Shomporko Desk:-OTTAWA – Justin Trudeau will be in a tough situation today for an uncommon prime ministerial appearance at a House of Commons committee, confronting inquiries concerning his role in the simmering controversy involving the WE organization.
MPs on the finance committee will flame broil Trudeau about the events that prompted his Liberal cabinet requesting that the WE Charity regulate a $912-million program that gives awards to understudies and graduates for volunteering.
Trudeau’s chief of staff Katie Telford was likewise planned to testify today.
Conservative MP Pierre Poilievre cautioned that if the PM doesn’t completely address inquiries from restriction MPs about his own and his family’s connections to the WE organization, they will get back to him once more.
“We want the truth, the whole truth and nothing but the truth,” Poilievre told reporters in Ottawa Wednesday.
WE had previously confirmed that Trudeau’s mother, Margaret Trudeau, was paid about $250,000 for 28 speaking appearances at WE-related events between 2016 and 2020 and his brother Alexandre has been paid $32,000 for eight events.
WE co-founders Craig and Marc Kielburger testified Tuesday that Trudeau’s wife Sophie Gregoire Trudeau has participated in seven WE Days and received an average of $3,618 for each event, to cover her expenses.
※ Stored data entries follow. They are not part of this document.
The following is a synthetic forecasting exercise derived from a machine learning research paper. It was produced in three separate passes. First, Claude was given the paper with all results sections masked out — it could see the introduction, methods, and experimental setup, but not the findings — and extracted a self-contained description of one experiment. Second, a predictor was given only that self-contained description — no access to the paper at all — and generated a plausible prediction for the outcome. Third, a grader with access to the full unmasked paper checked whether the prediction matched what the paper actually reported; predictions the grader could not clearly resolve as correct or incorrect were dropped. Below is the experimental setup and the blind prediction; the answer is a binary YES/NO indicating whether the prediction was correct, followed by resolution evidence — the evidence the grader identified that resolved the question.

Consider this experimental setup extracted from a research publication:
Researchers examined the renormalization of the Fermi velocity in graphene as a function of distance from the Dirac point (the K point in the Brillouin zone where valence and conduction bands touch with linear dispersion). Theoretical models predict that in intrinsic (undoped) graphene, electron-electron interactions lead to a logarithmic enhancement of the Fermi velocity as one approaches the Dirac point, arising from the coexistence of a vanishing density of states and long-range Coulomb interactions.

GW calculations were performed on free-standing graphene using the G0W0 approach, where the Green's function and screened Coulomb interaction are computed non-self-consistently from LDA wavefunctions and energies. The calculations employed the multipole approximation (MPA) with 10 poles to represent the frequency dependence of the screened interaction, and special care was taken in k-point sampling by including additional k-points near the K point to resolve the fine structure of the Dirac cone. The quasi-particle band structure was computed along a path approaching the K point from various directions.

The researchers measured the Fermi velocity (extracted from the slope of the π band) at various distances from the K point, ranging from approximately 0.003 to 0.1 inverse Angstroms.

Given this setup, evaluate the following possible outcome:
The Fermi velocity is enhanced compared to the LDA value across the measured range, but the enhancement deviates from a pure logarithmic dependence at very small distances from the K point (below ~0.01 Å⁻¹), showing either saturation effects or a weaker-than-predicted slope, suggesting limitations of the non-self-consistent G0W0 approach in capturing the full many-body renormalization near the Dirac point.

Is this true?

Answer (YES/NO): NO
That works out to $25,326 in total.
The Conservatives are now calling on federal ethics czar Mario Dion to widen his probe of Trudeau to include travel expenses WE covered in addition to speaking fees for his mother, wife and brother.
“What else is he hiding in this affair?” Poilievre said Wednesday.
On Wednesday, Dion sent letters to Conservative and NDP MPs saying he is widening his investigations into trips Finance Minister Bill Morneau and his family participated in that were sponsored by the WE organization.
Morneau told the Commons finance committee last week he had freshly repaid WE Charity more than $41,000 in expenses for trips he and his family took in 2017 to see and take part in some of the organization’s humanitarian work.
NDP Leader Jagmeet Singh said he believes details that have emerged since the program was announced suggest the deal awarding WE the Canada Student Services Grant program was never about students, but about helping close friends of the Liberals and of Trudeau.